Sometimes, two versions of a thought leading to the same conclusion can be in conflict, and their presence can negatively, reductively affect each other, or our further plot development.

In that case, I combine them if can be, or update the language to one more prone of dismissal under this-or-that viewpoint, assuming very little necessary sweeping, abstract notions for the ideas to be adaptable in situations of the real world, pointing to as many possible situations and scenarios that only confuse you, and jeopardise the recollection, as Schopenhauer teaches well.

Every time an idea occurs to you, try to codify it into just one scenario, specific images, sounds in your head, locations. Do not try to formulate your ideas in all-encompassing abstract ways, even if that gives your idea a sort of allure of grandness.

I would argue that an idea too specific may not then upon recollection reveal itself to be universally applicable as you may wish it to be, but it is possible to treat even the most narrow idea as having abstract origins in a bigger narrative by default. In fact, such a creative mindset is bound to make every idea more complex and nuanced just by association.

Although it isn't necessarily bad, as an idea comes to you to make an evolving progression in your mind out of it for the sake of clarity either, to fragment one idea up into many logically subsequent parts.

What's most important, is to have the core premise in mind, with a willingness to explore wherever this core premise, the string of all the areas you need to touch to arrive at conclusions of similar magnitude you once had, can take your mind later.

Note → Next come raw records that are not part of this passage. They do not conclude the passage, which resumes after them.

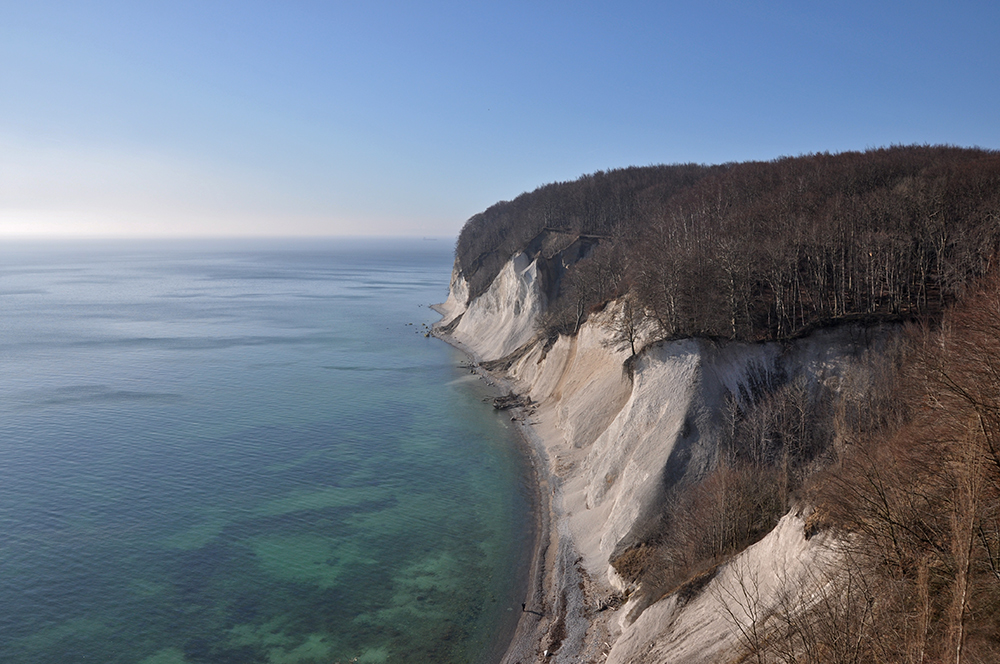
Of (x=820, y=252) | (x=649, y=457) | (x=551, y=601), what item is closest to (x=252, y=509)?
(x=551, y=601)

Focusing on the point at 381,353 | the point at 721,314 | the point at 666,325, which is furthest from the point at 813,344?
the point at 381,353

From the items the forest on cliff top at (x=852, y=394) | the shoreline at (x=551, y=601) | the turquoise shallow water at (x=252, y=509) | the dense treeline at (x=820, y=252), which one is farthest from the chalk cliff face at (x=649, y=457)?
the turquoise shallow water at (x=252, y=509)

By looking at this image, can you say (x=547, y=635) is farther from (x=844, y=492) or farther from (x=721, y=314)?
(x=721, y=314)

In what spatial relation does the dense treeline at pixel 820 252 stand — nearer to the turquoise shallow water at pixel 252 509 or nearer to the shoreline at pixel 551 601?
the shoreline at pixel 551 601

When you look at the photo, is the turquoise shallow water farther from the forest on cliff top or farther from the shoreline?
the forest on cliff top

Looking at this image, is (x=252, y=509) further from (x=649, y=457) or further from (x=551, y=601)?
(x=649, y=457)

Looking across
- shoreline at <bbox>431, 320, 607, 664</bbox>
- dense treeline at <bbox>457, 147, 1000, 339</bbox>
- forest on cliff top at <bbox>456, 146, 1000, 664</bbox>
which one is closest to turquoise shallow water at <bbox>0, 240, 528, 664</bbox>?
shoreline at <bbox>431, 320, 607, 664</bbox>

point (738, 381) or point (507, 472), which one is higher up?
point (738, 381)
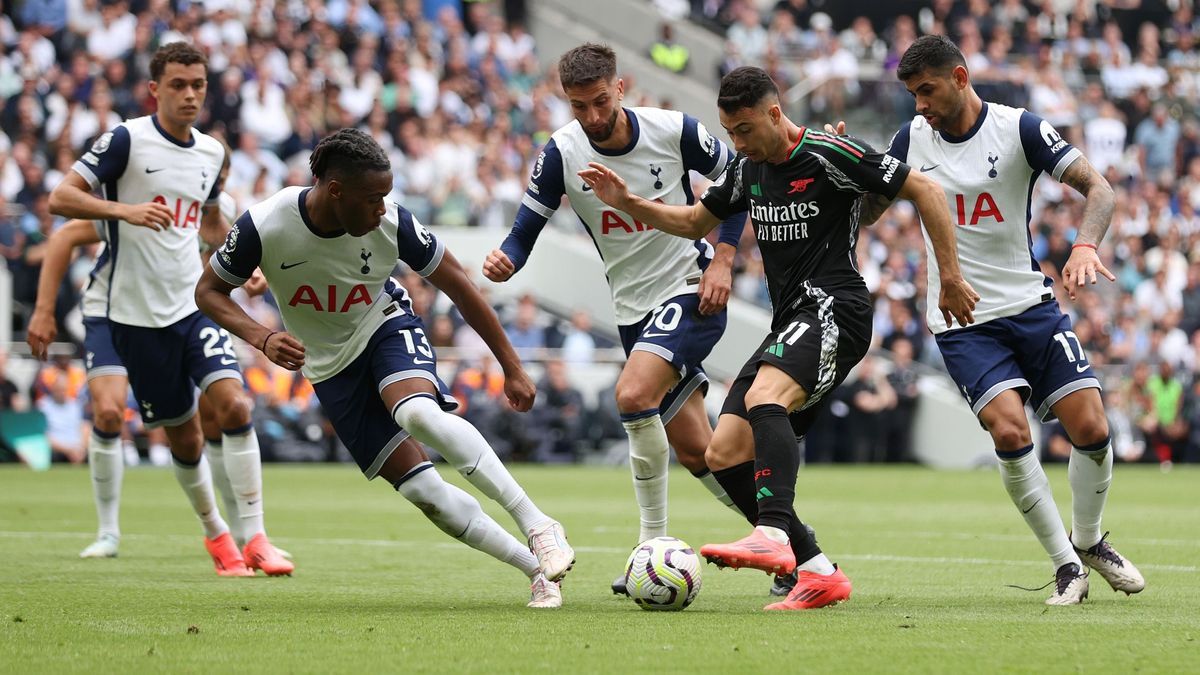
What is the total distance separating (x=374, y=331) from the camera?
7.66m

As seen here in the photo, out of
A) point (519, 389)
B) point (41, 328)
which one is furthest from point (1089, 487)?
point (41, 328)

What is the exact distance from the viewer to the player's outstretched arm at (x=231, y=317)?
276 inches

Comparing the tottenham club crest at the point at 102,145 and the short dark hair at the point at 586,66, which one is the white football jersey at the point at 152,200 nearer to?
the tottenham club crest at the point at 102,145

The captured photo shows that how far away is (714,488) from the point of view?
27.7 ft

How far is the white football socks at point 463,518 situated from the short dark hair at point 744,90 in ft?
6.69

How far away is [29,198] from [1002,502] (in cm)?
1310

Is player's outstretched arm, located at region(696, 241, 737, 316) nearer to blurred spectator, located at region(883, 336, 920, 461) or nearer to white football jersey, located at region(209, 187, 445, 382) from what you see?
white football jersey, located at region(209, 187, 445, 382)

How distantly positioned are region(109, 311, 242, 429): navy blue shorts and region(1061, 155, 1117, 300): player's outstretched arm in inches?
188

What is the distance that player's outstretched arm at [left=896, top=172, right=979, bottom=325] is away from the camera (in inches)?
281

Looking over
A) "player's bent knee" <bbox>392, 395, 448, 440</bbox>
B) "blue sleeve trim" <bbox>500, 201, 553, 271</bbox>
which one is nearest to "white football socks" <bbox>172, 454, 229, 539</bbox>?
"blue sleeve trim" <bbox>500, 201, 553, 271</bbox>

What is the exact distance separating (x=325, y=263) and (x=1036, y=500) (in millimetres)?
A: 3408

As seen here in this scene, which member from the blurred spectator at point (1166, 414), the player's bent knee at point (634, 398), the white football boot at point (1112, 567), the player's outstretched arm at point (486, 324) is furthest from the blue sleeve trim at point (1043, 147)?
the blurred spectator at point (1166, 414)

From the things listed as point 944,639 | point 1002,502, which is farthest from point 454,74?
point 944,639

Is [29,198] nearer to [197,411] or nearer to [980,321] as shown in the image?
[197,411]
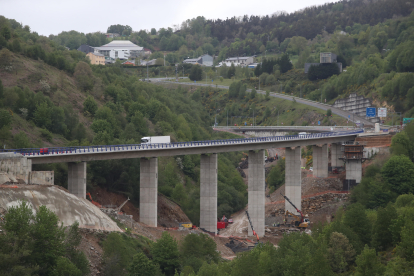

Yet even the last remaining glimpses of an idea do not always reliably lead to the idea itself, but only what was already familiar and occurred to us right after the eureka moment itself, although this glimpse is not an eureka moment itself, leading us after the wrong clues, or whether one strives for a particular kind of idea with the echoes of the same belief still present, but e.g. for a social, economic etc, shading of the same concern.

Along these lines ran the belief of C.S. Lewis as well. It’s the best, timeless piece of creative advice I have ever got, be it from a person I’ve never met, but still he changed my outlook on the creative process in a fundamental way.